Con darme permiso. Darnos, si me lo permites. Con aprender a permitirnos tantas cosas que hemos ocultado y sepultado y pisoteado y escondido porque, en gran parte, las estructuras sociales nos dijeron que teníamos que hacerlo. Permitirnos descansar, permitirnos dejar un trabajo que nos destroza, permitirnos enfadarnos, permitirnos estar tristes, permitirnos estar disgustadas con alguien a quien queremos, permitirnos pedir ayuda, permitirnos no solucionar esto ahora, no tomar esa decisión ahora, permitirnos poner límites tochos que nuestra somatización pide a gritos. Los permisos que van hacia dentro y nos cambian la vida, aunque nunca sean fáciles y, al mismo tiempo, se sienten como si tuvieran que ser lo más básico y esencial que nos enseñan cuando crecemos.
Permiso es uno de estos conceptos muy tuyos, muy de importación de otros aspectos de la vida al mundo emocional.

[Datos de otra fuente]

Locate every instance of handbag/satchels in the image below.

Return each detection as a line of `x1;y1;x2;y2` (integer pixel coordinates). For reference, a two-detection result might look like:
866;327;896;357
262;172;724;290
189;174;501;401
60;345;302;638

Es verdad que te pregunté por la esencia del tema cuando me lo dijiste, pero pronto me di cuenta de donde me iba a meter yo, y que rara vez estos temas son aleatorios cuando los propone la una o la otra (o imagino que deben parecerlos para las lectoras, pero a nosotras nos van acompañando en momentos de nuestra vida). Entendí qué es para ti darte permiso y entendí que yo también me doy permiso (aunque creo que hay temas en los que aun no ha llegado esta gran reforma).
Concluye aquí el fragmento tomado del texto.